Exercise description: Repeat word for word everything from the line containing "From the camera, how" to the end of the listing, first and last lines included, and only that.
START Supplied data
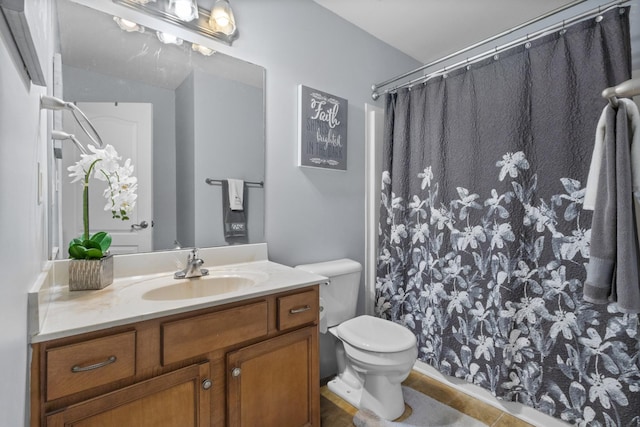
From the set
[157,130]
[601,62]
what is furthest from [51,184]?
[601,62]

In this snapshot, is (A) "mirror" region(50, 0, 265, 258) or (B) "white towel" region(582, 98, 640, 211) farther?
(A) "mirror" region(50, 0, 265, 258)

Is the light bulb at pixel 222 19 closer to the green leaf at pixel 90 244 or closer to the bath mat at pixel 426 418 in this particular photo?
the green leaf at pixel 90 244

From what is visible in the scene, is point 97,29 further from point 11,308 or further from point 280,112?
point 11,308

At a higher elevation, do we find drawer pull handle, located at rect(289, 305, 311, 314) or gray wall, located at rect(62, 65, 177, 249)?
gray wall, located at rect(62, 65, 177, 249)

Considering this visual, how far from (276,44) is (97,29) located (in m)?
0.88

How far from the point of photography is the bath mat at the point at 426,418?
161 cm

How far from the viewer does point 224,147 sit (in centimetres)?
161

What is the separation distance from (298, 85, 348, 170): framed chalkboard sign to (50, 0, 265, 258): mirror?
268mm

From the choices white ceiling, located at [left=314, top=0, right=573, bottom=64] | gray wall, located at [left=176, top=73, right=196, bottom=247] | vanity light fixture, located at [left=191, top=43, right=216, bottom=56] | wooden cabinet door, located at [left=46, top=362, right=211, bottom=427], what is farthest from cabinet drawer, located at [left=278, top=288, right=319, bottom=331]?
white ceiling, located at [left=314, top=0, right=573, bottom=64]

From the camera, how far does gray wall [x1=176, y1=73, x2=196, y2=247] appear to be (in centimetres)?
149

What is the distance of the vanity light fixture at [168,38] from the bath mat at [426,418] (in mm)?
2172

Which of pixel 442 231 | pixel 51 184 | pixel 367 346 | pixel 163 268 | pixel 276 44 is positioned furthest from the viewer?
pixel 442 231

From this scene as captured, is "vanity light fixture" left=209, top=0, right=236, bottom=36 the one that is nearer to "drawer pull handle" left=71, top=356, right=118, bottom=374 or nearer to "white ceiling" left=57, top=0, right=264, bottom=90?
"white ceiling" left=57, top=0, right=264, bottom=90

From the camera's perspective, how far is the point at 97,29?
1.28 meters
END Supplied data
In response:
From the camera, how far does gray wall [x1=176, y1=73, x2=196, y2=247] appear to be (in centimetres)?
149

What is the distance of the vanity light fixture at [168,38] from the bath mat at [426,418] (in mm)?
2172

Which of pixel 442 231 | pixel 51 184 | pixel 367 346 | pixel 163 268 | pixel 276 44 is positioned furthest from the viewer?
pixel 442 231

From this scene as captured, is "vanity light fixture" left=209, top=0, right=236, bottom=36 the one that is nearer to "drawer pull handle" left=71, top=356, right=118, bottom=374 or nearer to "white ceiling" left=57, top=0, right=264, bottom=90?
"white ceiling" left=57, top=0, right=264, bottom=90

From the camera's perspective, how far is the point at 97,29?
1.28 meters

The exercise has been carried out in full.